Continue the text on climate change and Maya political systems from the point where it stops.

_QUOTED PASSAGE_
⟨
The cover story in the journal "Science" this week features long-term research by an international group of anthropologists and earth and climate scientists, including researchers from the University of New Mexico, who took a careful look at the impact of climate change on Maya political systems. Their paper, "Development and Disintegration of Maya Political Systems in Response to Climate Change," explores the effect of variations in rainfall.

To document the rainfall amounts, the group analyzed a stalagmite from Yok Balum cave in Belize. They precisely tracked an increase in rainfall between A.D. 450 and 600, then a decline in rainfall, punctuated by a series of short droughts 200 years later.

"This correlates with explosive growth and rapid expansion of Maya states across the lowlands, the proliferation of kings, and of carved monuments that talk about their successes," said Keith Prufer, associate professor of Anthropology at UNM and one of the principal investigators. "Starting around the middle of the seventh century you see a decline in rainfall, corresponding with increasing incidents of warfare between competing states. There were a series of short droughts simultaneous with a collapse of polities in the southern lowlands of Belize and Guatemala.  The northern part of the Maya culture in the Yucatan Peninsula continued to flourish well into the ninth century when a massive protracted drought beginning in the 11th century corresponds with a dramatic collapse at Chichen Itza and may have prevented the recovery of extant complex political systems."
⟩
_DATASET CONTENT_
⟨
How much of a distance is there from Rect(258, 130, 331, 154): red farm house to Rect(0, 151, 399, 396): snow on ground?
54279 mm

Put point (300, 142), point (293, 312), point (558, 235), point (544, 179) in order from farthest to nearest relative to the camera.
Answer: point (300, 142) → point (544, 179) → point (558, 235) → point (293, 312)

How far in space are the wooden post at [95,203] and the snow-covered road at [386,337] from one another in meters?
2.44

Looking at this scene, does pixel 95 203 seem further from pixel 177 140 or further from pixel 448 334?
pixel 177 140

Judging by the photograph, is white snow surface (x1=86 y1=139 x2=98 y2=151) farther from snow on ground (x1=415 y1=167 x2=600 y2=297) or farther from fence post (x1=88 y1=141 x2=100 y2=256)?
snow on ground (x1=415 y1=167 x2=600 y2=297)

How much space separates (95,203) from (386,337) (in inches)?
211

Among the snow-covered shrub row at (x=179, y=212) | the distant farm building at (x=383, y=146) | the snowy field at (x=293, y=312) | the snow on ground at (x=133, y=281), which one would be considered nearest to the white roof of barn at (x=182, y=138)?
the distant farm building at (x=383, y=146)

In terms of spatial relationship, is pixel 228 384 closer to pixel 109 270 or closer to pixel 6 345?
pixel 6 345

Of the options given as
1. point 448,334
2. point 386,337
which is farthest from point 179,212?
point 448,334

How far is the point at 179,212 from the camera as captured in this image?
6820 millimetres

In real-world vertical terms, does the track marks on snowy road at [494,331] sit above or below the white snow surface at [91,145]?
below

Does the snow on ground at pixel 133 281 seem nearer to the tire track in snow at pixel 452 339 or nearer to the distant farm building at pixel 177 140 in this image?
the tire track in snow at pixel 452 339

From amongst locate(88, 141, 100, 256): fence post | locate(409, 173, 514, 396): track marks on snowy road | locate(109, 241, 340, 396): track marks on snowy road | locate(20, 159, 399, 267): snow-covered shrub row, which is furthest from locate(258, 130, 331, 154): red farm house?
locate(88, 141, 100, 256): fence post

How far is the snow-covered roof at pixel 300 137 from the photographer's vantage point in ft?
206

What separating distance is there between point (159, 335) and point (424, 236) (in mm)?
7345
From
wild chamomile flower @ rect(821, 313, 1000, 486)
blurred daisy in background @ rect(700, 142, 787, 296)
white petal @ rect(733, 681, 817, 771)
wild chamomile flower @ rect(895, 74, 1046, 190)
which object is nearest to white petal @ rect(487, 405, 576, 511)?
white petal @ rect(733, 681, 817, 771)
⟩
⟨
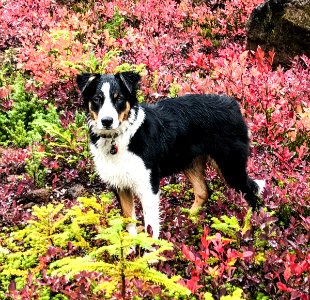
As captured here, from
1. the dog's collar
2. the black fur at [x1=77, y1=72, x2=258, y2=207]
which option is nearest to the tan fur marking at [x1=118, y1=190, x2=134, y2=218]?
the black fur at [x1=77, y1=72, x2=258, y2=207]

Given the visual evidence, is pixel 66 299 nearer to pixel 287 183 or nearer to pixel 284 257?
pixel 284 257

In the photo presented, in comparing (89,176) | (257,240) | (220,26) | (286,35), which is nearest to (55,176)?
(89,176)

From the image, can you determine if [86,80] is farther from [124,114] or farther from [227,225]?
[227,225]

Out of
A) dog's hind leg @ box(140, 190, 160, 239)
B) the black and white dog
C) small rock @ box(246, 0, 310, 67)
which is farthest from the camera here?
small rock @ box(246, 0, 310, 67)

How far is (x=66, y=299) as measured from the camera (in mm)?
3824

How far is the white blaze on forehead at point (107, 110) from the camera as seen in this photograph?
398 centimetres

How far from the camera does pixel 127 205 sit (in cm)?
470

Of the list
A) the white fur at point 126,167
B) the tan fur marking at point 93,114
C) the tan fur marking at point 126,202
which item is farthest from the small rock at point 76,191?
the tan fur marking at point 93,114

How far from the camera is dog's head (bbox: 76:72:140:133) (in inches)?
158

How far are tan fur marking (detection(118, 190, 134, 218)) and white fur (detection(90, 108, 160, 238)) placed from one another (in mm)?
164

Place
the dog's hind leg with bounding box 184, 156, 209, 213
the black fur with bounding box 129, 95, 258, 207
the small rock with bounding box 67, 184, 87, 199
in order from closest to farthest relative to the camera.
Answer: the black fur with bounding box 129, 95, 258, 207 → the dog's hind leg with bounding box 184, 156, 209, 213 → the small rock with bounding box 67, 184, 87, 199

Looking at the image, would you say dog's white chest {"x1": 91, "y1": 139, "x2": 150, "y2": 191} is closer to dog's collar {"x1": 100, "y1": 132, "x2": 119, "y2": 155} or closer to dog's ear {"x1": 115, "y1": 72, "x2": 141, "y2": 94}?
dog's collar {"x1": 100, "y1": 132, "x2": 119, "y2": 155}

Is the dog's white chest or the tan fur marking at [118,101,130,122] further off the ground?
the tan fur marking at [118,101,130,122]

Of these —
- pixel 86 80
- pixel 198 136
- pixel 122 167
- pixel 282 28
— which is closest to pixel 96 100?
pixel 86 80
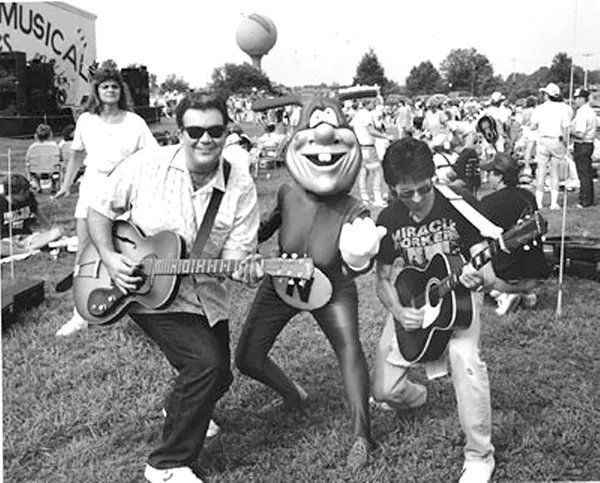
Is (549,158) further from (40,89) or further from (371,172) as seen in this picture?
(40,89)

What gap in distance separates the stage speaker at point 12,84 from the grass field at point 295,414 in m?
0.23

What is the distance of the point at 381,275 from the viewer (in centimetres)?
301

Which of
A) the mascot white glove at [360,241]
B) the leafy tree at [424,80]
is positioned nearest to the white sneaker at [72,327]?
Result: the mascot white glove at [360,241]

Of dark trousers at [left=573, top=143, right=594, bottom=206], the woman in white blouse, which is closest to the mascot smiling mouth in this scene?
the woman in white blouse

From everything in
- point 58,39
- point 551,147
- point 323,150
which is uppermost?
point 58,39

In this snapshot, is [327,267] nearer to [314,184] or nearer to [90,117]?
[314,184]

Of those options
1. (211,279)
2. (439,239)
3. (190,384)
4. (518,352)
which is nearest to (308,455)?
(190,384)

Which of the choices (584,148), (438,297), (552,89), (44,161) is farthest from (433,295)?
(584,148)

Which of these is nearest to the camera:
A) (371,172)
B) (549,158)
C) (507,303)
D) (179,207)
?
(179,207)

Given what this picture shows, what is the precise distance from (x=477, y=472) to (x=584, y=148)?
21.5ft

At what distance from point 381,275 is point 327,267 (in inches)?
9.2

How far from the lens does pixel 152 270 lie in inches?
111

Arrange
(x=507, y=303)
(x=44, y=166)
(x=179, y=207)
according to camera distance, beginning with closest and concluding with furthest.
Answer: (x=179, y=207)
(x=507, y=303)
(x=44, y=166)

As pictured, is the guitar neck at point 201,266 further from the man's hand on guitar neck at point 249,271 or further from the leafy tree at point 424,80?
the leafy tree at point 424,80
⟩
_RESPONSE BELOW_
The precise chronological reconstruction of the climate record was conducted at the Radiogenic Isotope Laboratory at UNM Earth and Planetary Sciences, directed by Principal Investigator Yemane Asmerom along with Senior Research Scientist Victor Polyak and anthropology doctoral student Valorie Aquino. Some of the technical work was done by Aquino who drilled tiny trenches in the stalagmite and measured ratios of Uranium and Thorium isotopes from powders to accurately date the age of different layers linked to climate change.

"The link between changes in climate and culture, especially as it relates to the Maya Civilization, has been of long-standing scientific interest," said Asmerom. "What makes our findings in this regard unique is the fact that we can document timing of climate transitions with unprecedented precision, thanks to technical developments in uranium-series dating for which our lab is one of the leading labs in the world, and the very detailed and exhaustive field-based work done by our groups."



Prufer says the group was uniquely able to document the effects of climate change on the rise and collapse of an entire culture. But the research team wants to move further.

"One of the goals is to see if we could begin to model human responses to climate change in ways that could apply generally," he says. "The Maya are an excellent empirical case study given the long history of archaeological research in the area and the presence of explicit texts detailing the activities of kings and dates when they were in power."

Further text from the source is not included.